Dataset records:
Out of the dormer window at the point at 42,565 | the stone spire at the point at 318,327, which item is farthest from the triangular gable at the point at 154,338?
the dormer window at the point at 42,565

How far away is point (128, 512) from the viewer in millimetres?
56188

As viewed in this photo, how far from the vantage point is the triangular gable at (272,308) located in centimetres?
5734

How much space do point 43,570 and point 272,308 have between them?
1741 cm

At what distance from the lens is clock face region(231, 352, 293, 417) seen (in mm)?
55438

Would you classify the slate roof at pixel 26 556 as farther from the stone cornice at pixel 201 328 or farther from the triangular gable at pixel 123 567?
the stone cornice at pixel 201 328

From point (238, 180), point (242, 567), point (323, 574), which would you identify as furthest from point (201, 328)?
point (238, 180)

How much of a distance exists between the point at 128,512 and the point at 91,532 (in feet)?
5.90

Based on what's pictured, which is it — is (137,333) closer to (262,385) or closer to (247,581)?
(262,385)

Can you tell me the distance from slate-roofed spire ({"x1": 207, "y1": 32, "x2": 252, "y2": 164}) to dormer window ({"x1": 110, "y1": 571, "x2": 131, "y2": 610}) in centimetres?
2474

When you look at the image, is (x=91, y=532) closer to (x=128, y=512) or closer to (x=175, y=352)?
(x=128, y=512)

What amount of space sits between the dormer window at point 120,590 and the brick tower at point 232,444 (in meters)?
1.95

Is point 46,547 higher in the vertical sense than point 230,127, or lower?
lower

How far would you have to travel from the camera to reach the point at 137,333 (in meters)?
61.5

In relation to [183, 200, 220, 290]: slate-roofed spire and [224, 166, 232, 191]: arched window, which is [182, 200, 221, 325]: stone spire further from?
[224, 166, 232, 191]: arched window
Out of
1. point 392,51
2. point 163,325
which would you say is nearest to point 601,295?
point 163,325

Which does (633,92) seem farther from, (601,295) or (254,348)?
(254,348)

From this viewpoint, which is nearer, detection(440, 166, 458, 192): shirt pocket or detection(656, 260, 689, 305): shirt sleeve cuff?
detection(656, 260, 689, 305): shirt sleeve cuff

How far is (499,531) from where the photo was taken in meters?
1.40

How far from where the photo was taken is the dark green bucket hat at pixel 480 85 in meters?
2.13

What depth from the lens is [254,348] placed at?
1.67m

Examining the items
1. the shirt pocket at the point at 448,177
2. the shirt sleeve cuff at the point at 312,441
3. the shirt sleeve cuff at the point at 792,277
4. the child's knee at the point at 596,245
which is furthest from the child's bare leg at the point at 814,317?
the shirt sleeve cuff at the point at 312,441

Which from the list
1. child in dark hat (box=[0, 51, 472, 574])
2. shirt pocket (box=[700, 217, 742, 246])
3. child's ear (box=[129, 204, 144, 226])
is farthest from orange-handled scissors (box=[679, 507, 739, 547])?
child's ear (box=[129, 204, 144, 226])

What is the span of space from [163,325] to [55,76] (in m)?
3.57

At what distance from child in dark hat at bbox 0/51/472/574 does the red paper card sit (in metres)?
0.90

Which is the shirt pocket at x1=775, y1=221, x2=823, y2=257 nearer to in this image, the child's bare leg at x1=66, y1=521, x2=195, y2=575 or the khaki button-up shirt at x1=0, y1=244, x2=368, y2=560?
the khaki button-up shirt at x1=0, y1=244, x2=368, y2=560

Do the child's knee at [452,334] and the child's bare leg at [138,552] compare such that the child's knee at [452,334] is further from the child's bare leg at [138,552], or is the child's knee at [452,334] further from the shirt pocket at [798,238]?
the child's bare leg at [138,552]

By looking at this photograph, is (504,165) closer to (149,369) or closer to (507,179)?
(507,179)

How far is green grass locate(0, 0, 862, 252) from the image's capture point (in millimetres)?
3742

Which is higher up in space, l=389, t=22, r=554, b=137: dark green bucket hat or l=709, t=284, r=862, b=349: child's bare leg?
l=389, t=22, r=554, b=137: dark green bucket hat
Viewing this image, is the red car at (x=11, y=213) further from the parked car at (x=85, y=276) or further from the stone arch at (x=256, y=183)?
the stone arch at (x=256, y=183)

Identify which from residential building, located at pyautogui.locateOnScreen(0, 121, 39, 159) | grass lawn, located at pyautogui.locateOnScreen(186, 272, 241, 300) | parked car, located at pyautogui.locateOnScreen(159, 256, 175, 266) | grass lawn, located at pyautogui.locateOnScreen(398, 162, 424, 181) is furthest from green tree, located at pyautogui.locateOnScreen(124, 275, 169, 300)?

## TASK GOAL
Reproduce the lines starting with the one that contains "Which is higher" and running through the end of the items, inclusive.

## RESULT
Which is higher up in space, l=389, t=22, r=554, b=137: dark green bucket hat or l=709, t=284, r=862, b=349: child's bare leg?
l=389, t=22, r=554, b=137: dark green bucket hat
Viewing this image, is the red car at (x=11, y=213) further from the parked car at (x=85, y=276) or further from the stone arch at (x=256, y=183)?
the stone arch at (x=256, y=183)

Identify which from residential building, located at pyautogui.locateOnScreen(0, 121, 39, 159) | grass lawn, located at pyautogui.locateOnScreen(186, 272, 241, 300) | parked car, located at pyautogui.locateOnScreen(159, 256, 175, 266) | grass lawn, located at pyautogui.locateOnScreen(398, 162, 424, 181) is furthest from green tree, located at pyautogui.locateOnScreen(124, 275, 169, 300)?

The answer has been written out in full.